Lets assume our ANN is trained to recognize and distinguish cats and capybaras, meaning we have a binary classification task. Defining cats as class 1 and capybaras as class 2 (not my opinion, just an example), the corresponding vectors we would like to obtain from the output layer would be [1,0] and [0,1] respectively. However, what we would get from the output layer in absence of e.g. softmax, would rather look like [1.6, 0.2] and [0.4, 1.2]. This is identical to what the penultimate layer would provide as input the output i.e. softmax layer if we had an additional layer just for that and not the respective activation function.

After passing through the softmax layer or our output layer with softmax activation function the real-valued scores [1.6, 0.2] and [0.4, 1.2] would be (for example) [0.802, 0.198] and [0.310, 0.699]. Knowing it’s now a scaled probabilistic distribution that can range between 0 and 1 and sums up to 1, it’s much easier to interpret.

logologo

The metric

The index of the vector provided by the softmax output layer with the largest value will be treated as the class predicted by the ANN, which in our example would be “cat”. The ANN will then use the predicted class and compare it to the true class, computing a metric to assess its performance. Remember folks: deep learning is machine learning and computing a metric is no exception to that. Thus, depending on your data and learning problem you can indicate a variety of metrics your ANN should utilize, including accuracy, F1, AUC, etc. . Note: in binary tasks usually only the largest value is treated as a class prediction, this is called Top-1 accuracy. On the contrary, in multiclass tasks with many classes (animals, cell components, disease propagation types, etc.) quite often the largest 5 values are treated as class predictions and utilized within the metric, which is called Top-5 accuracy.

logo

The loss function

Besides the metric, our ANN will also a compute a loss function that will quantify how far the probabilities, computed by the softmax function of the output layer, are away from the true values we want to achieve, i.e. the classes. As mentioned in the introduction and comparable to the metric, the choice of loss function depends on the data you have and the learning problem you want to solve.
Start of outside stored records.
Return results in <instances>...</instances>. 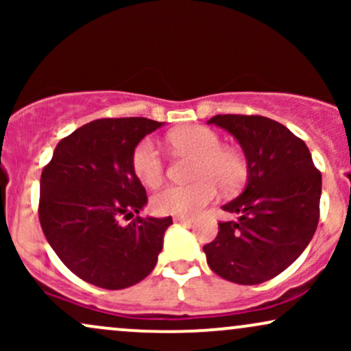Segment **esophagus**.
<instances>
[{"label": "esophagus", "mask_w": 351, "mask_h": 351, "mask_svg": "<svg viewBox=\"0 0 351 351\" xmlns=\"http://www.w3.org/2000/svg\"><path fill=\"white\" fill-rule=\"evenodd\" d=\"M173 221H175V223H181V224H191L193 223V217L175 216V217H173Z\"/></svg>", "instance_id": "obj_1"}]
</instances>
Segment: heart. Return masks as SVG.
<instances>
[{"label": "heart", "instance_id": "1", "mask_svg": "<svg viewBox=\"0 0 351 351\" xmlns=\"http://www.w3.org/2000/svg\"><path fill=\"white\" fill-rule=\"evenodd\" d=\"M170 143L181 153L196 156L189 184H170L152 198L156 215L193 216L217 196V184L232 191L245 178L243 158L223 148V140L215 130L201 125H188L171 132ZM132 168L145 186H156L165 176V162L152 138H143L132 153Z\"/></svg>", "mask_w": 351, "mask_h": 351}]
</instances>
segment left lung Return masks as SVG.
<instances>
[{"label": "left lung", "mask_w": 351, "mask_h": 351, "mask_svg": "<svg viewBox=\"0 0 351 351\" xmlns=\"http://www.w3.org/2000/svg\"><path fill=\"white\" fill-rule=\"evenodd\" d=\"M208 123L239 142L247 160V184L223 206L239 219L221 221L216 239L203 251L211 271L223 279L261 284L285 271L315 234L322 175L304 140L276 120L226 114Z\"/></svg>", "instance_id": "8db88e82"}]
</instances>
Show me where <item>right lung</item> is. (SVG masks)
<instances>
[{
  "instance_id": "add662e5",
  "label": "right lung",
  "mask_w": 351,
  "mask_h": 351,
  "mask_svg": "<svg viewBox=\"0 0 351 351\" xmlns=\"http://www.w3.org/2000/svg\"><path fill=\"white\" fill-rule=\"evenodd\" d=\"M162 125L143 117L94 120L60 140L44 167L38 209L43 232L66 267L88 284L127 289L158 261L173 219L138 216L148 198L132 153Z\"/></svg>"
}]
</instances>
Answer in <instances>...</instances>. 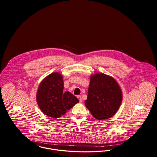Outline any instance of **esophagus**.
I'll return each mask as SVG.
<instances>
[{
	"instance_id": "34e87169",
	"label": "esophagus",
	"mask_w": 157,
	"mask_h": 157,
	"mask_svg": "<svg viewBox=\"0 0 157 157\" xmlns=\"http://www.w3.org/2000/svg\"><path fill=\"white\" fill-rule=\"evenodd\" d=\"M77 98L79 99V101H80V102H82V96H80V95H78V96H77Z\"/></svg>"
}]
</instances>
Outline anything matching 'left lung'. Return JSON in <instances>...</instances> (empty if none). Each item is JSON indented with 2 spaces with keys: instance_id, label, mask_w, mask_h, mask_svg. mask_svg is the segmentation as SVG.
<instances>
[{
  "instance_id": "8db88e82",
  "label": "left lung",
  "mask_w": 157,
  "mask_h": 157,
  "mask_svg": "<svg viewBox=\"0 0 157 157\" xmlns=\"http://www.w3.org/2000/svg\"><path fill=\"white\" fill-rule=\"evenodd\" d=\"M90 79L86 106L98 120L112 117L122 102L120 87L113 77L105 74L91 75Z\"/></svg>"
}]
</instances>
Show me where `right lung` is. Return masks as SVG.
I'll return each mask as SVG.
<instances>
[{
  "mask_svg": "<svg viewBox=\"0 0 157 157\" xmlns=\"http://www.w3.org/2000/svg\"><path fill=\"white\" fill-rule=\"evenodd\" d=\"M62 75L53 73L40 84L36 94L37 104L42 112L51 118H59L65 114L79 101L69 92H63Z\"/></svg>",
  "mask_w": 157,
  "mask_h": 157,
  "instance_id": "1",
  "label": "right lung"
}]
</instances>
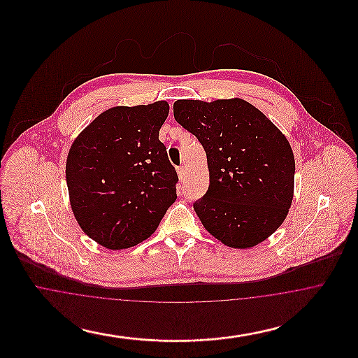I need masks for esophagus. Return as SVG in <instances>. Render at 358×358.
Wrapping results in <instances>:
<instances>
[{"label":"esophagus","instance_id":"34e87169","mask_svg":"<svg viewBox=\"0 0 358 358\" xmlns=\"http://www.w3.org/2000/svg\"><path fill=\"white\" fill-rule=\"evenodd\" d=\"M177 174H178V178L182 181L184 178H185V174H187V169L184 168V166H180L178 169H177Z\"/></svg>","mask_w":358,"mask_h":358}]
</instances>
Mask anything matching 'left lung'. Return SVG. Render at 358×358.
I'll use <instances>...</instances> for the list:
<instances>
[{"instance_id":"8db88e82","label":"left lung","mask_w":358,"mask_h":358,"mask_svg":"<svg viewBox=\"0 0 358 358\" xmlns=\"http://www.w3.org/2000/svg\"><path fill=\"white\" fill-rule=\"evenodd\" d=\"M173 113L206 154L209 187L193 204L205 229L238 250L270 238L294 197L295 159L286 136L240 98L180 99Z\"/></svg>"}]
</instances>
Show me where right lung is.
Wrapping results in <instances>:
<instances>
[{
  "label": "right lung",
  "mask_w": 358,
  "mask_h": 358,
  "mask_svg": "<svg viewBox=\"0 0 358 358\" xmlns=\"http://www.w3.org/2000/svg\"><path fill=\"white\" fill-rule=\"evenodd\" d=\"M169 103L115 106L69 148V204L88 238L124 250L150 238L176 199V169L158 139Z\"/></svg>",
  "instance_id": "right-lung-1"
}]
</instances>
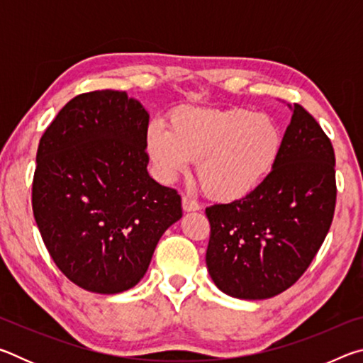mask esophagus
Instances as JSON below:
<instances>
[{"label": "esophagus", "mask_w": 363, "mask_h": 363, "mask_svg": "<svg viewBox=\"0 0 363 363\" xmlns=\"http://www.w3.org/2000/svg\"><path fill=\"white\" fill-rule=\"evenodd\" d=\"M182 208H184V211H199L200 205H199V201H195L194 199H190V196L184 195L182 196Z\"/></svg>", "instance_id": "esophagus-1"}]
</instances>
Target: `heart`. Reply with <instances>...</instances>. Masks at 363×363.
Masks as SVG:
<instances>
[{"instance_id": "heart-1", "label": "heart", "mask_w": 363, "mask_h": 363, "mask_svg": "<svg viewBox=\"0 0 363 363\" xmlns=\"http://www.w3.org/2000/svg\"><path fill=\"white\" fill-rule=\"evenodd\" d=\"M168 126L153 121L145 131V152L157 176L171 182L190 162H199L201 189L219 201L240 200L259 189L284 150L279 123L245 108L179 107Z\"/></svg>"}]
</instances>
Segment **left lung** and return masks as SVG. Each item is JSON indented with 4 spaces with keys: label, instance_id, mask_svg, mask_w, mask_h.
Returning a JSON list of instances; mask_svg holds the SVG:
<instances>
[{
    "label": "left lung",
    "instance_id": "obj_1",
    "mask_svg": "<svg viewBox=\"0 0 363 363\" xmlns=\"http://www.w3.org/2000/svg\"><path fill=\"white\" fill-rule=\"evenodd\" d=\"M335 205L333 145L314 116L294 104L281 157L267 181L240 200L205 210L213 281L240 299L288 290L320 250Z\"/></svg>",
    "mask_w": 363,
    "mask_h": 363
}]
</instances>
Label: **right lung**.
Segmentation results:
<instances>
[{
	"label": "right lung",
	"mask_w": 363,
	"mask_h": 363,
	"mask_svg": "<svg viewBox=\"0 0 363 363\" xmlns=\"http://www.w3.org/2000/svg\"><path fill=\"white\" fill-rule=\"evenodd\" d=\"M147 126L138 101L102 89L67 102L40 139L33 216L52 261L83 290H130L182 218L181 195L147 173Z\"/></svg>",
	"instance_id": "add662e5"
}]
</instances>
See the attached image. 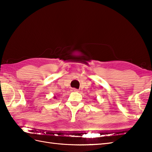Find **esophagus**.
<instances>
[{
    "label": "esophagus",
    "instance_id": "34e87169",
    "mask_svg": "<svg viewBox=\"0 0 152 152\" xmlns=\"http://www.w3.org/2000/svg\"><path fill=\"white\" fill-rule=\"evenodd\" d=\"M72 91H78V90L77 89H76V88H72Z\"/></svg>",
    "mask_w": 152,
    "mask_h": 152
}]
</instances>
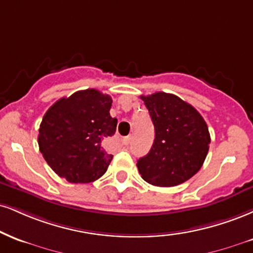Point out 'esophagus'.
Segmentation results:
<instances>
[{
  "label": "esophagus",
  "instance_id": "esophagus-1",
  "mask_svg": "<svg viewBox=\"0 0 253 253\" xmlns=\"http://www.w3.org/2000/svg\"><path fill=\"white\" fill-rule=\"evenodd\" d=\"M121 141H123V145H125V146H127L129 144V141H130V136L128 135V136H124L123 138V140H121Z\"/></svg>",
  "mask_w": 253,
  "mask_h": 253
}]
</instances>
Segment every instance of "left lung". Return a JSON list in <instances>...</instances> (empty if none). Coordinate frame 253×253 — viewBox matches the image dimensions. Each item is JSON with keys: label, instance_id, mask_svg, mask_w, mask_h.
<instances>
[{"label": "left lung", "instance_id": "8db88e82", "mask_svg": "<svg viewBox=\"0 0 253 253\" xmlns=\"http://www.w3.org/2000/svg\"><path fill=\"white\" fill-rule=\"evenodd\" d=\"M154 125L156 138L147 156L138 160L139 173L148 184L171 187L199 171L208 156V125L193 106L173 94L141 95Z\"/></svg>", "mask_w": 253, "mask_h": 253}]
</instances>
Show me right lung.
I'll use <instances>...</instances> for the list:
<instances>
[{
	"mask_svg": "<svg viewBox=\"0 0 253 253\" xmlns=\"http://www.w3.org/2000/svg\"><path fill=\"white\" fill-rule=\"evenodd\" d=\"M112 97L84 89L57 100L45 112L39 147L54 172L69 182L86 184L107 171L113 156L103 144L115 134L118 120L109 109Z\"/></svg>",
	"mask_w": 253,
	"mask_h": 253,
	"instance_id": "add662e5",
	"label": "right lung"
}]
</instances>
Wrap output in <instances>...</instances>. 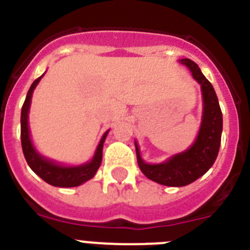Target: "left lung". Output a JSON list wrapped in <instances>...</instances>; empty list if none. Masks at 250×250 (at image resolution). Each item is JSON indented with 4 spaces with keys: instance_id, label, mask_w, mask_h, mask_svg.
I'll list each match as a JSON object with an SVG mask.
<instances>
[{
    "instance_id": "1",
    "label": "left lung",
    "mask_w": 250,
    "mask_h": 250,
    "mask_svg": "<svg viewBox=\"0 0 250 250\" xmlns=\"http://www.w3.org/2000/svg\"><path fill=\"white\" fill-rule=\"evenodd\" d=\"M179 62L190 70L194 79L202 86L203 118L196 140L188 150L160 164L145 163L135 141L136 158L143 174L152 182L167 187H185L204 175L213 167L218 156L223 131L222 110L213 85L190 59H182Z\"/></svg>"
}]
</instances>
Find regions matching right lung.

If you want to predict numerical values you might want to employ a regression based approach and use MSE as the loss function. If you want to predict classes you might to employ a classification based approach and use a form of cross-entropy as the loss function.

logo

A cool thing about softmax with regard to the loss function: it is a continuously differentiable function and thus the derivative of the loss function can be computed for every weight and every input in the training set. Based on that the weights of the ANN can be adapted to reduce the loss function, making the predicted values provided by the output layer closer to the true values (i.e. classes) and therefore improving the metric and performance of the ANN. This reducing of the error (assessed through the loss function) is called the objective function of an ANN, while the adaptation of weights to improve the performance of an ANN is the learning process. But how does this work now? We know it has something to do with optimization…Let’s have a look when and how this factors in.

Batch size

As with other machine learning approaches, we will ideally have a training, validation and test set. One hyperparameter that is involved in this process and also can define our entire learning process is batch size. It defines the number of samples in the training set our ANN processes before optimization is used to update the weights based on the result of the loss function. For example, if our training set has 100 samples and we set a batch size of 5, we would divide the training set into 20 batches of 5 samples each. In turn this would mean that our ANN goes through 5 samples before using optimization to update the weights and thus our ANN would update its weights 20 times during training.

logo

The optimization

Once a batch has been processed by the ANN the optimization algorithm will get to work. As mentioned before, most machine learning problems utilize gradient descent as the optimization algorithm. As mentioned during the introduction and a few slides above, we have an objective function we want to optimize, for example minimizing the error computed by our cross-entropy loss function. So what happens is the following. At first, an entire batch is processed by the ANN and accuracy as well as loss are computed.

logo

Subsequently, the error computed via the loss function will be minimized through gradient descent. Let’s imagine the following: we span a valley-looking like gradient that is defined by our weights and biases on the horizontal or x and y axes and the loss function on the vertical or z axis. This is where our weight and bias initializers come back: we initialized weights and biases at a certain point on the gradient, usually on the top or quite high. Now our optimization algorithm takes one step after another (after each batch) in the steepest downwards direction along the gradient via finding weights and biases that reduce the loss until it reaches the point where the error computed by the loss function is as small as possible. It is descending through the gradient. When it reaches this point, i.e. the error can’t be reduced anymore and remains stable, it has converged.

logo

https://miro.medium.com/max/1024/1*G1v2WBigWmNzoMuKOYQV_g.png

Let’s have a look at a few more graphics:

logo

https://miro.medium.com/max/600/1*iNPHcCxIvcm7RwkRaMTx1g.jpeg

logo

https://cdn.builtin.com/sites/www.builtin.com/files/styles/ckeditor_optimize/public/inline-images/national/gradient-descent-convex-function.png

logo

https://blog.paperspace.com/content/images/2018/05/fastlr.png

Check this cool project, called loss landscape by Javier Ideami:

from IPython.display import IFrame

IFrame(src='https://losslandscape.com/explorer', width=700, height=400)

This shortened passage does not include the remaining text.